*Provided passage:*
For compatibility with power-managed computers based on Intel architecture, the HyperTransport interface also includes two signals to allow a connection to be set up again after the system goes into standby or hibernate mode. The LDTSTOP# signal, when present, enables the data link. When it shifts off, the link is disabled. The host system or a device can request the link be reenabled (which also reconfigures the link) with the LDTREQ# signal. Table 9.6 summarizes the signals in a HyperTransport link.
The design of the HyperTransport mechanical bus is meant to minimize the number of connections used because more connections need more power, generate more heat, and reduce the overall reliability of the system. Even so, a HyperTransport channel requires a large number of connections—each CAD bit requires four conductors, a two-wire differential pair for each of the two duplex signals. A 32-bit HyperTransport channel therefore requires 128 conductors for its CAD signals. At a minimum, the six control signals, which are single ended, require six more conductors, increasing to nine in a 32-bit system because of the four differential clock signals.
Standards and Coordination
HyperTransport Technology Consortium
1030 E. El Camino Real #447
Sunnyvale, CA 94087
Web site: www.hypertransport.org
While the desktop remains a battlefield for bus designers, notebook computer–makers have selected a single standard to rally around: PC Card, promulgated by the Personal Computer Memory Card International Association (PCMCIA). Moreover, the PC Card bus is flexible and cooperative. Because it is operating system and device independent, you can plug the same PC Card peripheral into a computer, Mac, Newton, or whatever the next generation holds in store. The PC Card expansion system can cohabitate in a computer with a desktop bus such as ISA or PCI. What’s more, it will work in devices that aren’t even computers—from calculators to hair curlers, from CAD workstations to auto-everything cameras. Someday you may even find a PC Card lurking in your toaster oven or your music synthesizer.
The PC Card system is self-configuring, so you do not have to deal with DIP switches, fiddle with jumpers, or search for a reference diskette. PC Card differs from other bus standards in that it allows for external expansion—you don’t have to open up your computer to add a PC Card.
The design is so robust that you can insert or remove a PC Card with the power on without worrying that you will damage it, your computer, or the data stored on the card. In other words, PC Cards are designed for hot-swapping. The system is designed to notify your operating system what you’ve done, so it can reallocate its resources as you switch cards. The operating system sets up its own rules and may complain if you switch cards without first warning it, although the resulting damage accrues mostly to your pride.

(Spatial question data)
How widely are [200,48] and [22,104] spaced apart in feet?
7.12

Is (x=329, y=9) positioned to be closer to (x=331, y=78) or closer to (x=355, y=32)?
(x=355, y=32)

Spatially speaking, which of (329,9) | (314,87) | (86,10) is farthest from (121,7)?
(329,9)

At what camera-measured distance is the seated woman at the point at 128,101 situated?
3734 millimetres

==

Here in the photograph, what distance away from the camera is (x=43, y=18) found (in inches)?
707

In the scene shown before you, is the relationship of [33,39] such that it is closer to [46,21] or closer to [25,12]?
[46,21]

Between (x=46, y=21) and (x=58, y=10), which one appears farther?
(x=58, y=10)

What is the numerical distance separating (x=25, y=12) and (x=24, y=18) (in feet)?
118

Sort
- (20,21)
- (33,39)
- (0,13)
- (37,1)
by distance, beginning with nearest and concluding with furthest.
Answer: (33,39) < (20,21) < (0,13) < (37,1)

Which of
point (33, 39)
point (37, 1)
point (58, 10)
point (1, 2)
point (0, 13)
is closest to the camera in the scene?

*Tasks for this exercise:*
A - Reproduce the part of the bus-interface passage that opens with the words containing "The PC Card system" and closes with "add a PC Card.".
B - Take the passage on HyperTransport and PC Card expansion further, continuing from its final sentence.

*Response list:*
A -
The PC Card system is self-configuring, so you do not have to deal with DIP switches, fiddle with jumpers, or search for a reference diskette. PC Card differs from other bus standards in that it allows for external expansion—you don’t have to open up your computer to add a PC Card.

B -
The engineers who created the PC Card standard originally envisioned only a system that put memory in credit-card format—hence the name, Personal Computer Memory Card International Association. The U.S.-based association drew on the work of the Japan Electronics and Information Technology Industries Association, which had previously developed four memory-only card specifications.
They saw PC Card as an easy way to put programs into portable computers without the need for disk drives. Since then the standard has grown to embrace nearly any expansion option—modems, network interface cards, SCSI host adapters, video subsystems, all the way to hard disk drives. Along the way, the PCMCIA and JEITIA standards merged, so one specification now governs PC Cards worldwide.
The first release of the PC Card standard allowed only for memory and came in September 1990. In September 1991, it was updated to Release 2.0 to include storage and input/output devices as well as thicker cards. After some minor changes, the standard jumped to Release 5.0 in February 1995. The big jump in numbering (from Release 2.1 to Release 5.0) put the PCMCIA and JEITIA number schemes on equal footing—the specification was number 5.0 for both. Since that event, the numbering of the standard as issued by both organizations has tracked, culminating in the current standard, Release 8.0, published in April 2001. Note, too, the specification title changed from PCMCIA Release 2.1 to PC Card Release 5.0. Table 9.7 summarizes the history of the PCMCIA standard.
The PCMCIA/JEITIA specifications cover every aspect of the cards you slide into your computer (or other device—the standard envisions you using the same cards in other kinds of electronic gear). It details the size and shape of cards, how they are protected, how they are connected (including the physical connector), the firmware the cards use to identify themselves, and the software your computer wields to recognize and use the cards. Moreover, the specifications don’t describe a hard-and-fast hardware interface. The same connector and software system can embrace a wide variety of different purposes and interfaces. The PC Card was only the first of the interconnection schemes documented by the PCMCIA/JEITIA specifications. By redefining the signals on the PC Card connector, a high-speed 32-bit expansion bus called CardBus, a dedicated high-speed video system called Zoomed Video, and a cable television–oriented video system called OpenCable all fit within the system.
All types of PC Cards use the same 68-pin connector, whose contacts are arranged in two parallel rows of 34 pins. The lines are spaced at 1.27 mm (0.050-inch) intervals between rows and between adjacent pins in the same row. Male pins on the card engage a single molded socket on the host. We’ll look at the PCMCIA packages in more detail in Chapter 30.
To ensure proper powering up of the card, the pins are arranged so that the power and ground connections are longer (3.6 mm) than the signal leads (3.2 mm). Because of their greater length, power leads engage first so that potentially damaging signals are not applied to unpowered circuits. The two pins (36 and 67) that signal that the card has been inserted all the way are shorter (2.6 mm) than the signal leads.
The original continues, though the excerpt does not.